### To-do list
A. In the arbitration excerpt about the Grievant's suspension, on what date did the Grievant make an oral reply to the proposal to the VAMHCS Director?
B. From the arbitration excerpt about the Grievant's suspension, extract the stretch from "On November 7, 2009" through "to arbitration followed.", word for word.
C. Extend the arbitration excerpt about the Grievant's suspension, picking up after its final sentence.

### Source passage

Start

CHARGE 1: Misuse of Government Equipment Specification:

On April 16.2010, during a periodic IRMS review of VAMHCS network drives, pornographic or sexually explicit materials were discovered on your network drive. The Information Security Office (ISO) has determined you had three (1) folders located on your network drive that contained approximately 21,000 files, containing sexually oriented material, some of them explicit in nature. On May 21, 2010, during the fact finding investigation, you indicated that you stored the pornographic or sexually explicit material in the folders located on the network drive on your computer. Your actions constitute misuse of government equipment.

CHARGE 2: Failure to Follow Agency Policies

Specification:

On November 7, 2009 and Monday, 8, 2008 [sic.], you completed VA Information Security Awareness and Rules of Behavior training course. Notwithstanding, the ISO determined that you had three (3) folders located on your network drives that contained approximately 21,000 files containing sexually oriented material, some of them explicit in nature. Your actions constitute a failure to follow Agency policies.

 

          On July 29, 2010, the Grievant, accompanied by two Union representatives, made an oral reply to the proposal to the VAMHCS Director. According to the Director, the Grievant did not deny that he placed the material on his share. After the meeting, on August 9, Smith issued a decision sustaining the thirty-day suspension. The Union filed a Step 3 grievance challenging the suspension, which was denied. The appeal to arbitration followed.

End

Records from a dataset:
Start

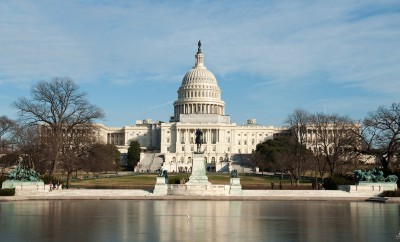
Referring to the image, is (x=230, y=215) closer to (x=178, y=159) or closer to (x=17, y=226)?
(x=17, y=226)

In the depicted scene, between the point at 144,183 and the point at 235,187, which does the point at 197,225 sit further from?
the point at 144,183

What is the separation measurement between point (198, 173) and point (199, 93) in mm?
118392

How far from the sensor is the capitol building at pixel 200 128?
152375mm

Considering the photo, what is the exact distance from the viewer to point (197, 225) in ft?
64.3

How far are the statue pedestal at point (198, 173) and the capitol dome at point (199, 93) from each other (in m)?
116

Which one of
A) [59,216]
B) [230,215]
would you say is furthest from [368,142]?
[59,216]

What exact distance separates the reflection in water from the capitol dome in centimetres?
13217

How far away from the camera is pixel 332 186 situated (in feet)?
144

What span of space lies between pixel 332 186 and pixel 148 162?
286 feet

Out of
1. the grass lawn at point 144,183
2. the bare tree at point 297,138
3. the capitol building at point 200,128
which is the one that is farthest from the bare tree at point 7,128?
the capitol building at point 200,128

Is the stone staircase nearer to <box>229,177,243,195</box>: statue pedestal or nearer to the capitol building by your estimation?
the capitol building

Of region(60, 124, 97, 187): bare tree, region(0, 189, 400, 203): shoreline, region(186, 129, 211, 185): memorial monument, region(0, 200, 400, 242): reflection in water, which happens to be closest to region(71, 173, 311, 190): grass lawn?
region(60, 124, 97, 187): bare tree

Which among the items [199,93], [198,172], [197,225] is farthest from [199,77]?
[197,225]

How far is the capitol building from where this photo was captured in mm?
152375
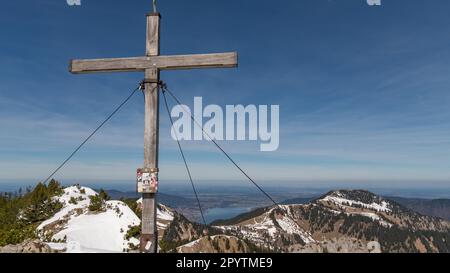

End

### Expected results
A. July 29, 2010.

B.
On November 7, 2009 and Monday, 8, 2008 [sic.], you completed VA Information Security Awareness and Rules of Behavior training course. Notwithstanding, the ISO determined that you had three (3) folders located on your network drives that contained approximately 21,000 files containing sexually oriented material, some of them explicit in nature. Your actions constitute a failure to follow Agency policies.

 

          On July 29, 2010, the Grievant, accompanied by two Union representatives, made an oral reply to the proposal to the VAMHCS Director. According to the Director, the Grievant did not deny that he placed the material on his share. After the meeting, on August 9, Smith issued a decision sustaining the thirty-day suspension. The Union filed a Step 3 grievance challenging the suspension, which was denied. The appeal to arbitration followed.

C.
Contentions of the Parties

          A. The Agency

 

          The Agency contends that the evidence was overwhelming that the Grievant placed approximately 21,000 pornographic or sexually explicit files on an Agency computer. This was misuse of the Agency computer and the first charge is thus proven, according to the Agency. The second charge, Failure to Follow Agency Policies, was also proven, because the Grievant had attended Agency training where he was made aware that placing pornographic material on Agency computers was prohibited, and thereafter he placed such material on his share.

         

          In this case, discipline promoted the efficiency of the service because the Grievant misused Agency equipment and storage of such a large number of files on the computer system actually negatively impacted the Agency’s computer system.

 

          The thirty-day suspension was reasonable and should not be modified by the Arbitrator. The Agency contends that it properly weighed the Douglas[2]  factors established by the Merit Systems Protection Board (“MSPB”) and that the seriousness of the charges and the extent and nature of the materials the Grievant places on the server outweighed the mitigating factors.

         

         

 

          B. The Union

 

          The Union initially contends that the Agency’s fact-finding investigation was deficient because it failed to determine how long it took to place the materials on the server, whether the Grievant did so during duty hours, and whether the Grievant ever viewed the materials during work hours. Further, the facts shown at the arbitration hearing were insufficient to prove how long it took to load the materials on the server or that the Grievant loaded the materials during duty hours or looked at the materials during duty hours. Absent proof of such facts the Agency is unable to demonstrate the necessary nexus with the efficiency of the service. The Union asserts that the Agency has failed to articulate any nexus or adverse impact on Agency operations. Because the Agency failed to articulate any nexus in the proposal or decision letters, the Grievant’s due process rights were violated and the suspension must be overturned. The testimony showed that other employees were discovered placing a greater amount of personal material on the servers than the Grievant, yet they presumably were not disciplined. The Agreement requires that discipline be administered fairly and equitable and here that was not the case.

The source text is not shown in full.